The Koch brothers have been called the ‘bankrollers of the Tea Party’. But apparently, the government shut-down is bad for business. They’re trying to rein in the monster they created. They believe that efforts to defund the ACA ‘is a doomed and destructive distraction and that the Republican-led House should refocus on fiscal issues.’
The extreme Right want to ‘starve the beast’. But they ignore the benefits of the beast. They’re like farmers who have mules to pull their plows. They like having a mule to pull their plow, but they don’t like cleaning up the piles of manure; so they stop feeding it to reduce the manure, ignoring the obvious fact that a starved beast cannot perform its duties. (Not to mention that manure is a useful product.)
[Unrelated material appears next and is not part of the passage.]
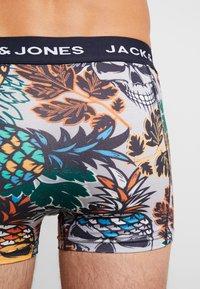 Jack & Jones - JACSKULLPINE TRUNKS 3 PACK - Shorty - navy blazer/black/mirage gray - 2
In a society there are things people like, and things people don’t like. What some people don’t realise is that while they may not see a direct benefit from their contributions to society, they do receive a benefit. I don’t have children, and I will never have children; and yet I have to pay taxes to send other people’s kids to school. I receive no direct benefit from paying taxes that go to schools. But education is good for society, and so I benefit indirectly from there being an educated populace.
The Koch brothers and others of their ilk only want direct benefits, with little or no appreciation of the indirect ones. They (and by ‘they’ I mean all of the money people who created and/or support the Tea Party) are finding out that their direct benefits are threatened when the monster they created runs amok.
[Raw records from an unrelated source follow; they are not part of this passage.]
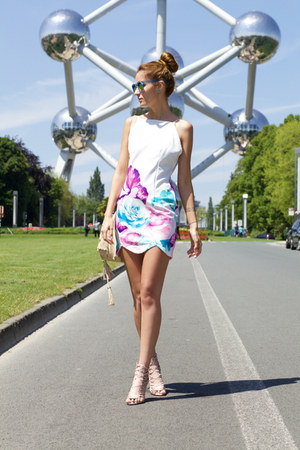 Sophie Deschamps bracelet - Tomtop dress - LOPER sunglasses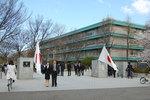 2012年4月6日 入学式正門前にて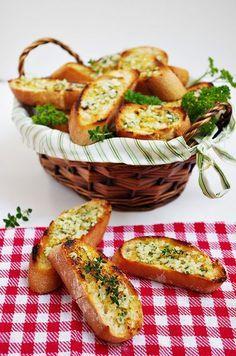 Pan de ajo: Picamos 2 dientes de ajo y perejil y mezclamos con mantequilla; pintar con la mezcla rebanadas de pan (mejor del día anterior); meter al horno precalentado a 180 grados unos 10 minutos, envuelto en papel de aluminio, dejar sin papel 2 minutos bajo el grill. Servir caliente  -  Garlic bread (Imagen by CreatiVegan.net on Flickr)
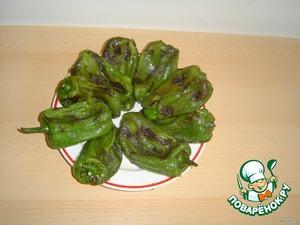 Обжаренный и почищенный болгарский перец выкладываем по кругу на тарелке.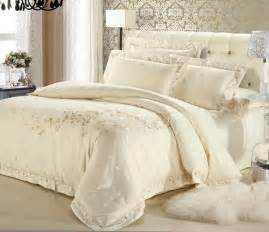 Gold And White Bedding by White And Gold White And Gold Bedding Set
Who’s to say if the OP linked article is true? Maybe the Koch’s are publicly distancing themselves from the shut down, but that isn’t necessarily an indicator of wat they’re saying privately.
Curiously, this thread from just 3 days ago argued that the Tea Party wasn’t populist. Now this thread, and one other from today that I can’t seem to find, are both arguing the exact opposite – that the Tea Party is so populist that it can’t be controlled.
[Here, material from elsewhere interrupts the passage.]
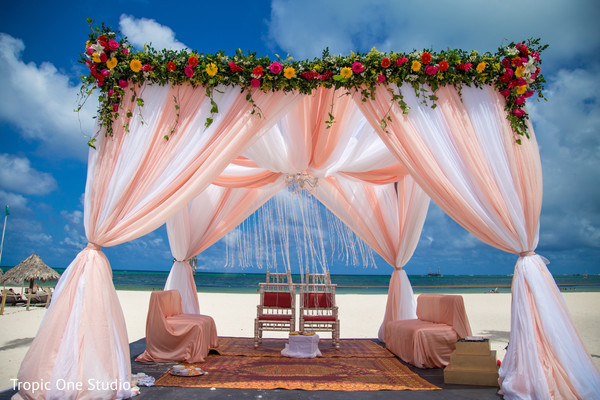 Spectacular indian wedding ceremony stage decor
I tried really, really hard to work up some sympathy for the Koch brothers. Sorry, but all my sympathy has gone towards people who are actually suffering from this Congressional Tantrum.
The goals of the Koch brothers are not necessarily those of the local notables who are supposedly the most likely to be big Tea Party backers. While I can’t speak one way or another to the veracity of the “local notables” theory, if true they seem more like anarcho-libertarians who think that they will come out ahead if government is minimalized, because they have wealth based on local businesses, connections, and property rather than in the stock market. They don’t really care if the stock market collapses, at least compared to the cosmopolitan upper-middle class who have more of their wealth in stocks.
I’m not sure how much of their wealth the Kochs have in stocks, but they probably don’t want the government to collapse completely unlike the anarcho-libertarians and their lower income fellow travelers who are motivated by a combination of “sticking it to washington”, personal dislke of Obama, and a misguided feeling that not raising the debt ceiling will magically rein in spending.
Whereas the Kochs need the federal government to function long enough to let them do as they please in their oil business. Pipeline right of ways don’t eminent domain themselves, dontcha know.
It occurred to me that perhaps I meant to say that it’s “anarcho capitalist” that the local notables bear some resemblance to. They’re both anarchists and that’s bad right?